Artık depremden bile korkmuyorum.
Demokrasiden korktuğum kadar. (Melis. 17 yaşında)
Merak ediyorum. Babamın evde annemle konuştuklarını da dinliyorlar mı? (Esra. 13 yaşında)
Ölüm bütün kapıları işaretliyor.
Bizim evimize sıra ne zaman gelecek? (Ayşe. 16 yaşında)
Böyle bir ülkede, kendime mezar arıyorum artık.
İçimdeki boşluğu ancak orası doldurur. (Ercan. 15 yaşında.)
İtiraf ediyorum korkuyorum.
Her şeyden, herkesten.
Sadece sokak köpeklerinden korkmuyorum. (Berna. 15 yaşında)
"Ötekini" kendi gibi sevmedikçe...
Kimse birbirini sevmeyecek. (Cenk. 17 yaşında)
Evimizdeki papağan yanlış bir şey söylerse.
Bizi de tutuklarlar mı? (Bulut. 11 yaşında)
Ben büyüyünce milletvekili olacağım.
Kimse bana "dokunamayacak!" (Metin. 12 yaşında)
Fincancı katırlarını ürkütmeyenler, çocukları ürküterek nereye gidiyorlar? (Erdinç. 16 yaşında)
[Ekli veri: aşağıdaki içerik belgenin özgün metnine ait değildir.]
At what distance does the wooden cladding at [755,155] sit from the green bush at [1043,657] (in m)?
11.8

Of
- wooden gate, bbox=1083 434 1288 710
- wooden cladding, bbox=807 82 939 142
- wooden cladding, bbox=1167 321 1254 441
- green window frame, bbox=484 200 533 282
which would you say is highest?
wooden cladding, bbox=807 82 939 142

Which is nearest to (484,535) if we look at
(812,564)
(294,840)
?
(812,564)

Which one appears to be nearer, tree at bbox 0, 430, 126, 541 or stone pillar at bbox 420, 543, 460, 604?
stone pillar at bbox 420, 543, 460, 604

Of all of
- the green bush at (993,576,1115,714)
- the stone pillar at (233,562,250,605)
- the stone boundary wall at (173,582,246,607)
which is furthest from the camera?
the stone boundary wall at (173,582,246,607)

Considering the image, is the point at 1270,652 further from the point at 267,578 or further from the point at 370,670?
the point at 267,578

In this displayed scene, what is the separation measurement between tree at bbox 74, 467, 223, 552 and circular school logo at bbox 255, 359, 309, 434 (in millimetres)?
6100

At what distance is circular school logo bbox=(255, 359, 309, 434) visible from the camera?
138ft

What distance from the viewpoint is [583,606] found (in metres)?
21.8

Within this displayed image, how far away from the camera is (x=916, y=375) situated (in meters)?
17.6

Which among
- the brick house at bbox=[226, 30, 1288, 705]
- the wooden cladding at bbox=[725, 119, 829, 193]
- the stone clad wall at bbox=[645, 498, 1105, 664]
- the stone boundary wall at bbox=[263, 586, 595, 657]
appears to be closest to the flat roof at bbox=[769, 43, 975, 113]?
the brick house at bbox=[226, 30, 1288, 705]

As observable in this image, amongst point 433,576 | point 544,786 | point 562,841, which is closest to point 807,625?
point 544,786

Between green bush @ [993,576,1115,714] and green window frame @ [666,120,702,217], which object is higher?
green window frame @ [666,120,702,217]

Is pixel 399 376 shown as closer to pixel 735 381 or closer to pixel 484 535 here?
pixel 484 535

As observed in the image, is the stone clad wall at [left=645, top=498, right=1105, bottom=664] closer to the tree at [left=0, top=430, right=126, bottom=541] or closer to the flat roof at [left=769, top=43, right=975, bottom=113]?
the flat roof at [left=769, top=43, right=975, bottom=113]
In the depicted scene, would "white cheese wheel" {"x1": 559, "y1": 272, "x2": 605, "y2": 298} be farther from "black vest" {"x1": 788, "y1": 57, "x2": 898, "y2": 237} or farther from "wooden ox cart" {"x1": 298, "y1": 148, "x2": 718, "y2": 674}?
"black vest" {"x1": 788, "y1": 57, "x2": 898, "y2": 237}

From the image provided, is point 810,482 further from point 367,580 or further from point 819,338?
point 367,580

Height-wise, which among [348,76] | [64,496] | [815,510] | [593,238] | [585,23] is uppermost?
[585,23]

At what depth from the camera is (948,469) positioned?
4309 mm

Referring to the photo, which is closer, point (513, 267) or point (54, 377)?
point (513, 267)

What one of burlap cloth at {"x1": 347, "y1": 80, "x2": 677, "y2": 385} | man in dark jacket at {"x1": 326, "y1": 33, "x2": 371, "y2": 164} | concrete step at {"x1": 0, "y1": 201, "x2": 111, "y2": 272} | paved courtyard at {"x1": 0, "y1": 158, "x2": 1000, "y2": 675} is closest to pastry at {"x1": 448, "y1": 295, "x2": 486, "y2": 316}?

Dikkat ediyor musun Hakkı Baba.
Kuşlar bile ötmüyor artık.
Bu tehlikeli ve karanlık ülkede. (Mehtap. 14 yaşında)
Bizleri kötülüklerden korumayanlar, kendilerini ve yandaşlarını koruyorlar.
Böyle bir ülkede nasıl temiz kalabiliriz ki? (Hurşit. 17 yaşında)
Vasiyetimi yazdım.
Ben çocuk olarak ölüp, cennete gitmek istiyorum.